August 11, 2008: Ladycairn to Inverness
The way was now open for the completion of the final section of the Great Glen Way. I had to admit that in spite of the midges and the leg problems (ones that would continue to bedevil me for weeks) this had been one of our most successful outings and I was sorry, in many ways, that it was coming to an end.
We said goodbye to the Urquharts, who had been outstanding hosts, at about 9:40 – when George arrived to pick us (and our bags) up for the last time. He made one other stop in town, retrieving a couple who were a day behind us and therefore were walking south from Blackfold while we were walking north from Ladycairn. It was a cloudy bright day, with some evidence of sun, and a fresh breeze.
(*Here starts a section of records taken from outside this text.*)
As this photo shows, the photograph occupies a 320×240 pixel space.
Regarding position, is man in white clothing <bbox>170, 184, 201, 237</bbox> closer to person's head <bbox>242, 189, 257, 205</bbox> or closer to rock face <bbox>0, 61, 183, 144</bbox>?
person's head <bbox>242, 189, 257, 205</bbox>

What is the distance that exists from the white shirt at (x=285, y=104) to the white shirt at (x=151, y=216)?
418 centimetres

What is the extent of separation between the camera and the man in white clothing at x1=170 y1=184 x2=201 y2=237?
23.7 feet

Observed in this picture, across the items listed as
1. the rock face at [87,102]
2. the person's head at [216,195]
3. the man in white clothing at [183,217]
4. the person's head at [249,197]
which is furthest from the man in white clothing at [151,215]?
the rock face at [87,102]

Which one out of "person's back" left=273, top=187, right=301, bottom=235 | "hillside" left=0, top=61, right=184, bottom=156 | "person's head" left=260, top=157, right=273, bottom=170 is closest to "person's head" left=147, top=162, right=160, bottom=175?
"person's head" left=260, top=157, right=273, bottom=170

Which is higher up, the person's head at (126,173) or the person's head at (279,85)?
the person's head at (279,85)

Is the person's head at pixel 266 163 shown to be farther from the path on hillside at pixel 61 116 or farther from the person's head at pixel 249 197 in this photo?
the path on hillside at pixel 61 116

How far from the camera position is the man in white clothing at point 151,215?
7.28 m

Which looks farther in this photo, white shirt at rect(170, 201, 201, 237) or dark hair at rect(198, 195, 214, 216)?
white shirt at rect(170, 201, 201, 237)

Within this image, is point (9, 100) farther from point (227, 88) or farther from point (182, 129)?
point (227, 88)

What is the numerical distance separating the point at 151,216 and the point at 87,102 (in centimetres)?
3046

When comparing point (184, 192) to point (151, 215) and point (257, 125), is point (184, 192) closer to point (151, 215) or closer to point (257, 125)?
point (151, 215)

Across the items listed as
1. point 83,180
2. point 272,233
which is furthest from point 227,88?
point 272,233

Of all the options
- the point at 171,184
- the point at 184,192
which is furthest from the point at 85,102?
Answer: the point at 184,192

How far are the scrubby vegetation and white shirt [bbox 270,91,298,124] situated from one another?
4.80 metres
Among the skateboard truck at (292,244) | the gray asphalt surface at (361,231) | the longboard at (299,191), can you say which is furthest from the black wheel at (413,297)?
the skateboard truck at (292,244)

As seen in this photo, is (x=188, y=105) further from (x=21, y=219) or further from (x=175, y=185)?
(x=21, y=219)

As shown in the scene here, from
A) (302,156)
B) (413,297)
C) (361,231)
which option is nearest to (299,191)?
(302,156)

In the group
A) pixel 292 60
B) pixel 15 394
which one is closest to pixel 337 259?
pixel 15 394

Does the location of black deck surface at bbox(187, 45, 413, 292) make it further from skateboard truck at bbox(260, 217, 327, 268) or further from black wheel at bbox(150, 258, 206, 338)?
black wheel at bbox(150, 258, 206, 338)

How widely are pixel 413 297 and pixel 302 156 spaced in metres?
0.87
We were able to start our walk at about 10:10, using the highway again, with only the occasional car to slow our progress. We were rising on a gentle gradient but after a while we discovered a new variation in the route, our own gravel path – one that paralleled the road along the line of an old fence (something about deer culling and reforestation necessitating this change). Views were outstanding here and heathery moorland was still predominant. After a mile and a half we met George’s other passengers, crossing our path, and we asked them to take our photo – since there were no shots in either camera of the two of us together. The couple turned out to be from Luxembourg; we wished them well on the rest of the walk and resumed our northerly trod.
We soon entered a patchy forest, spotting a black grouse who was active among the bushes on our left. It now became obvious that this diversion would not drop down to the road at Blackfold, though it came close, and instead we continued in a north-easterly direction among the trees on a very level surface – an old drove road. On our right for several miles we had a stone fence surmounted by barbed wire and this proved to be a wonderful environment for wild flowers and mushrooms. Cyclists were thundering up behind us as we spotted an arm of Beauly Firth on our left – about as close as we would get to the North Sea itself.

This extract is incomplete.